_EXTRAIT DU DOCUMENT_:
Inauguré en novembre 2000 autour d’une exposition intitulée Fait Maison, le MIAM (Musée International des Arts Modestes) s’ouvre aujourd’hui aux formes digitales et aborde l’avènement des nouvelles technologies en matière d’art contemporain, dans le cadre d’un nouvel accrochage, Fait Machine, jusqu’au 12 novembre , qui n’a lui, rien de modeste. Une trentaine d’artistes nous y dévoilent leurs dernières créations toutes issues de la transformation du code numérique en d’étonnantes formes matérielles et ici bien tangibles.
Étonnant voyage que cette proposition d’inviter au cœur de l’antre noir du MIAM connu pour l’accumulation des objets domestiques peuplant notre quotidien, les nouveaux sorciers numériques et leurs machines digitales. Certes, ces outils et processus sont ouverts aujourd’hui au plus grand nombre, mais il restent à la pointe des technologies dites augmentées et source d’un art considéré encore comme d’avant garde. Il faut à cet égard saluer l’audace et l’ouverture d’esprit d’Hervé Di Rosa – artiste à l’origine de ce musée hors des sentiers battus, en association avec Bernard Belluc – capable ici d’oser faire se rencontrer et dialoguer deux grands courants de la création, que certains pourraient penser d’emblée totalement opposés. Développée sur une idée des artistes transdisciplinaires Miguel Chevalier et Michel Paysant, l’exposition se présente à la fois tel un laboratoire mais aussi un observatoire du présent, faisant la part belle à des œuvres inédites obtenues pour la plupart par impression 3D.

_OBJECTIF ÉNONCÉ 1_:
Réécrivez sous forme de liste numérotée, sans les lignes vides, le passage des enregistrements qui va de la ligne contenant "Looking at all" jusqu'à la ligne contenant "4332 centimetres", ces deux lignes comprises.
L'article et les enregistrements proviennent de sources différentes.

_ENREGISTREMENTS ASSOCIÉS_:
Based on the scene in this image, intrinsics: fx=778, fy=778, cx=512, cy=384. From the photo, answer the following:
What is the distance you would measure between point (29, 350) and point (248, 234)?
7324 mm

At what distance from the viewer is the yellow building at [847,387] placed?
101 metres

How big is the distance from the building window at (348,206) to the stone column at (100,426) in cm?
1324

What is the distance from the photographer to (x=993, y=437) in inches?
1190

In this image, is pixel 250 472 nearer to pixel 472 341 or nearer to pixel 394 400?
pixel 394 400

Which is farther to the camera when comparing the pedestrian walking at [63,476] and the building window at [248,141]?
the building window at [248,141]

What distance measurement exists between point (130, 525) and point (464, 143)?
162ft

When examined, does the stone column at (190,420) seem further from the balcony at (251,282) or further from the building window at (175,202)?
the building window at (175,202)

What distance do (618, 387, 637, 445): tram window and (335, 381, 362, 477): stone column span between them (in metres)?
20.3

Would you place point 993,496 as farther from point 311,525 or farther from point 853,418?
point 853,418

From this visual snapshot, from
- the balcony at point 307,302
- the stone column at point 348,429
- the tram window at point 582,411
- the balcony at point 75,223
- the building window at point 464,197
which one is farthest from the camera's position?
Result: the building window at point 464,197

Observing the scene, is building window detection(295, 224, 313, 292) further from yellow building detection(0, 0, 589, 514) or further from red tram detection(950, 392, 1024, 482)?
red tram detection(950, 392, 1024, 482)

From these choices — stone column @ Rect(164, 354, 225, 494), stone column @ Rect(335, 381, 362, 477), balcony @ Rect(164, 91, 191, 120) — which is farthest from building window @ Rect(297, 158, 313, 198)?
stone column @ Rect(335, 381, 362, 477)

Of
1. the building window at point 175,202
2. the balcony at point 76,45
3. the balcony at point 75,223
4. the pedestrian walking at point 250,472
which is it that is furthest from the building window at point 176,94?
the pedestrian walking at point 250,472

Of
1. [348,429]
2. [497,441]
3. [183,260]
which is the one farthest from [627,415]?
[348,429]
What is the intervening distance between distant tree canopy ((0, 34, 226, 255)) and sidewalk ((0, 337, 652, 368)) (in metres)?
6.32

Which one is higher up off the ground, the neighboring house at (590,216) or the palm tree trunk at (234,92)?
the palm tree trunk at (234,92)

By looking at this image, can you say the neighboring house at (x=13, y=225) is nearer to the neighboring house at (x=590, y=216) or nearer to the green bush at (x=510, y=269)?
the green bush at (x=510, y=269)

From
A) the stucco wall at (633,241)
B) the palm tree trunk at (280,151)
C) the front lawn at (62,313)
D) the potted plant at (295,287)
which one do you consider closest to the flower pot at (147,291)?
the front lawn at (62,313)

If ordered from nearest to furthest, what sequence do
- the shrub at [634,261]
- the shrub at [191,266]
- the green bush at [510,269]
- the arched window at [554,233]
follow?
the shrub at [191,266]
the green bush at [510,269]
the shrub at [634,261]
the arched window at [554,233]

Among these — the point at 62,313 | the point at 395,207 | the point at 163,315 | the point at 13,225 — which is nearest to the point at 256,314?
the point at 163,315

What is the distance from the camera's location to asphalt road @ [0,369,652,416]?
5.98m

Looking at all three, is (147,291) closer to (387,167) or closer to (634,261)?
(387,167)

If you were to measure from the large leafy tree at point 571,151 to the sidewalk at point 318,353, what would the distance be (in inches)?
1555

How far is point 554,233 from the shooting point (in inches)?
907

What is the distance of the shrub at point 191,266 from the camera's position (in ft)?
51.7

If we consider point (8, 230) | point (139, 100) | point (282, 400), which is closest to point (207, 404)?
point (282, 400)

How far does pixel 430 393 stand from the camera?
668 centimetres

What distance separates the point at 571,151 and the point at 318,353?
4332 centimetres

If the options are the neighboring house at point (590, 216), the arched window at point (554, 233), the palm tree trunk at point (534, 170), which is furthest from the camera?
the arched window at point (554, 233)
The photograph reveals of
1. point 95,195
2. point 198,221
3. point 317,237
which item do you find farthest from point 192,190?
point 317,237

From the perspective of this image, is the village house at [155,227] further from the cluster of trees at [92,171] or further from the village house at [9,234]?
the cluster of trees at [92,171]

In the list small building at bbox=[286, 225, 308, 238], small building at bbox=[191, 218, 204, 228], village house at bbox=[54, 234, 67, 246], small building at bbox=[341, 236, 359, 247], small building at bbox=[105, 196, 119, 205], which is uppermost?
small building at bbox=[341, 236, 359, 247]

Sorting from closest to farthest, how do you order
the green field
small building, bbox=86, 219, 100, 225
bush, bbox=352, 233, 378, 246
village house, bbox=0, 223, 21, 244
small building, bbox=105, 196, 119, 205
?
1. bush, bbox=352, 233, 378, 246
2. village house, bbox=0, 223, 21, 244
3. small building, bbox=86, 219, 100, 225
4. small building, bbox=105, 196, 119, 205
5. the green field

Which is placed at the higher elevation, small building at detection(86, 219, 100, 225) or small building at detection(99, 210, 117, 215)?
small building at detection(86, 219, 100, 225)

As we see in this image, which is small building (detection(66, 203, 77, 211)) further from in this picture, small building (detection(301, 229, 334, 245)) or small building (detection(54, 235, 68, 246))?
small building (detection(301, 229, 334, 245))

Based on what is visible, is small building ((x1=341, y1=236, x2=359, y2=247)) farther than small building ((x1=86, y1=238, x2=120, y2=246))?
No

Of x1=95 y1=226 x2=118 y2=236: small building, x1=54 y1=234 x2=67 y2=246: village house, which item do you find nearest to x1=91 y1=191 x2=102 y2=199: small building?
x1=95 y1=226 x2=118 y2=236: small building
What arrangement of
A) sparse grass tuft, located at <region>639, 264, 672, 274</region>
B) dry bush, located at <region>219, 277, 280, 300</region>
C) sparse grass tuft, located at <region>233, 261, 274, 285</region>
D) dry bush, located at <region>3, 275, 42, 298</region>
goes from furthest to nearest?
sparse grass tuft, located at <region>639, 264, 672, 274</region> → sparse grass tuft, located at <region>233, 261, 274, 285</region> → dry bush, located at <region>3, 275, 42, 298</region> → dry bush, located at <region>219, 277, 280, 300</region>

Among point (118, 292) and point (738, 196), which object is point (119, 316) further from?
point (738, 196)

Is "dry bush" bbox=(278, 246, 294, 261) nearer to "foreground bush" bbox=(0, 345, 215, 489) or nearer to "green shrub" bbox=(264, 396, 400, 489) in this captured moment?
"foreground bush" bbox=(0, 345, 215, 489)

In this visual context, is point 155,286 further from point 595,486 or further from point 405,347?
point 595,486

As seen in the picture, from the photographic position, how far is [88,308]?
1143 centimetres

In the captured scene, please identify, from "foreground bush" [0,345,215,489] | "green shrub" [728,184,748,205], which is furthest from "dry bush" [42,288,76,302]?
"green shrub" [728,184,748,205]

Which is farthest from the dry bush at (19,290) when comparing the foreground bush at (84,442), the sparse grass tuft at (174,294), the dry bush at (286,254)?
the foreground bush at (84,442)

_OBJECTIF ÉNONCÉ 2_:
Prolongez l'article sur l'exposition Fait Machine au MIAM à la suite de sa dernière phrase.

_RÉPONSE ATTENDUE 1_:
1. Looking at all three, is (147,291) closer to (387,167) or closer to (634,261)?
2. (387,167)
3. If you were to measure from the large leafy tree at point 571,151 to the sidewalk at point 318,353, what would the distance be (in inches)?
4. 1555
5. How far is point 554,233 from the shooting point (in inches)?
6. 907
7. What is the distance of the shrub at point 191,266 from the camera's position (in ft)?
8. 51.7
9. If we consider point (8, 230) | point (139, 100) | point (282, 400), which is closest to point (207, 404)?
10. point (282, 400)
11. How far does pixel 430 393 stand from the camera?
12. 668 centimetres
13. What distance separates the point at 571,151 and the point at 318,353?
14. 4332 centimetres

_RÉPONSE ATTENDUE 2_:
Le rez-de-chaussée tient vraiment du laboratoire, qui, sur de grands supports lisses telles des paillasses immaculées de lumière, expose dès l’entrée une série d’œuvres de Jonathan Keep reconnu comme l’un des précurseurs en matière d’œuvres céramiques imprimées en 3D. Artiste d’origine australienne installé en Angleterre, il a été un des premiers à développer un procédé de fabrication où les formes de ses poteries sont écrites en langage informatique, données numériques transmises ensuite à une imprimante 3D conçue et fabriquée par lui-même. Depuis ces premières expérimentations, il a mis au point plusieurs modèles d’imprimante 3D à l’argile qu’il propose gratuitement au téléchargement sur son site web. Suivent dans la même lignée les Screw you, sculptures de porcelaine aussi curieuses que drôlatiques de Jessica Lajard, les subtiles combinaisons de porcelaine, verre et plâtre d’Andrea Rodriguez Vial, sorte de séquences déroulées de son « process » de fabrication, ou encore les vases aux formes voluptueuses et plissées d’Elvire Blanc-Briand. Tous ces artistes, et quelques autres présentés ici, sont passés un jour dans le CCE (Céramique Comme Expérience), fabuleuse cellule de recherche et développement de l’ENSA Limoges créée et animée depuis 2015 par Michel Paysant, Guy Ménard, Arnaud Borde et Ludovic Mallegol.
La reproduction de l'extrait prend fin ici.